Exercise prompt →
With the first line as the start and the line containing "Vietnam;Lao, site loc_0576, 2019-09-07" as the end, write out every line of the records exactly.

Saved data entries
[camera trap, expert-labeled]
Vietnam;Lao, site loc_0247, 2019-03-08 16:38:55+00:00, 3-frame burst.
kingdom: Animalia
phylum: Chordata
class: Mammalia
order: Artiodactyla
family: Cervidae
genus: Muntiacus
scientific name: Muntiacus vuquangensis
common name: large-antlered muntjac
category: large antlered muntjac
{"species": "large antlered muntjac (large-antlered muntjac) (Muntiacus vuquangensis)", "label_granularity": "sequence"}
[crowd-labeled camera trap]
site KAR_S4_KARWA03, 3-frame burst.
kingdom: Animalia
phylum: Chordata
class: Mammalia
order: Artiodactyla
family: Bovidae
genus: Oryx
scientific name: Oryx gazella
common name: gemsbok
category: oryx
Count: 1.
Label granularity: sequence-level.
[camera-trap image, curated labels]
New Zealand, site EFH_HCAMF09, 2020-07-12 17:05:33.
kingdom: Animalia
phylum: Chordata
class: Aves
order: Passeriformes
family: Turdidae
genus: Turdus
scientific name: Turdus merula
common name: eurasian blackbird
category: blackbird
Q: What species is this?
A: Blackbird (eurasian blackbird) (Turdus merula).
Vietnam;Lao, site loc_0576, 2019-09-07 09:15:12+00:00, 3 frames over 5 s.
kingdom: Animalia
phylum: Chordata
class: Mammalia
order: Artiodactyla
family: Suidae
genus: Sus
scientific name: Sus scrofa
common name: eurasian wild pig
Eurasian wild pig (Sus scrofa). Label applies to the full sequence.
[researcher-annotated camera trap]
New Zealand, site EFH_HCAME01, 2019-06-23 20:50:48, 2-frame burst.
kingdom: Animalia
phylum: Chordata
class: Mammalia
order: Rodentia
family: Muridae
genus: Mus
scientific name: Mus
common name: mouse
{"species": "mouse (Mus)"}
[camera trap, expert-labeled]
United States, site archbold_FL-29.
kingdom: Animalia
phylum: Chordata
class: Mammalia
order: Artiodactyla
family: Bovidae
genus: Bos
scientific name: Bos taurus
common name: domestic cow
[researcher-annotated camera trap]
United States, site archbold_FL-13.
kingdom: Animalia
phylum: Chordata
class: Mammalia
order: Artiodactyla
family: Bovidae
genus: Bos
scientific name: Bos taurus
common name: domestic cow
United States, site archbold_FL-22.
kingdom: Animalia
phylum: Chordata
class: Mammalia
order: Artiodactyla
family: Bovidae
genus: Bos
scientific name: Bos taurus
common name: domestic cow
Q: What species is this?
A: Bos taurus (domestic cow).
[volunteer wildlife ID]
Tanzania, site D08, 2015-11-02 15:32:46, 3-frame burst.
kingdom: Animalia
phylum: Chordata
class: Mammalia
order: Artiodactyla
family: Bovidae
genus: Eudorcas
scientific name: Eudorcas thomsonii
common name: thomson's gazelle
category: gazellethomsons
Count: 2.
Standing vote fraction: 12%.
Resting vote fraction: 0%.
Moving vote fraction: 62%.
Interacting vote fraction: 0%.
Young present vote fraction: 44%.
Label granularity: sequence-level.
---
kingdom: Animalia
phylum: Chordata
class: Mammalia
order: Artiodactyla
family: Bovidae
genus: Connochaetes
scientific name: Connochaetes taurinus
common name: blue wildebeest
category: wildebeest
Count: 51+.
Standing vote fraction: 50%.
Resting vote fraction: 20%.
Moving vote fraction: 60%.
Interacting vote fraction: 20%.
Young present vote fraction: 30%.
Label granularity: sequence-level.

Result →
[camera trap, expert-labeled]
Vietnam;Lao, site loc_0247, 2019-03-08 16:38:55+00:00, 3-frame burst.
kingdom: Animalia
phylum: Chordata
class: Mammalia
order: Artiodactyla
family: Cervidae
genus: Muntiacus
scientific name: Muntiacus vuquangensis
common name: large-antlered muntjac
category: large antlered muntjac
{"species": "large antlered muntjac (large-antlered muntjac) (Muntiacus vuquangensis)", "label_granularity": "sequence"}
[crowd-labeled camera trap]
site KAR_S4_KARWA03, 3-frame burst.
kingdom: Animalia
phylum: Chordata
class: Mammalia
order: Artiodactyla
family: Bovidae
genus: Oryx
scientific name: Oryx gazella
common name: gemsbok
category: oryx
Count: 1.
Label granularity: sequence-level.
[camera-trap image, curated labels]
New Zealand, site EFH_HCAMF09, 2020-07-12 17:05:33.
kingdom: Animalia
phylum: Chordata
class: Aves
order: Passeriformes
family: Turdidae
genus: Turdus
scientific name: Turdus merula
common name: eurasian blackbird
category: blackbird
Q: What species is this?
A: Blackbird (eurasian blackbird) (Turdus merula).
Vietnam;Lao, site loc_0576, 2019-09-07 09:15:12+00:00, 3 frames over 5 s.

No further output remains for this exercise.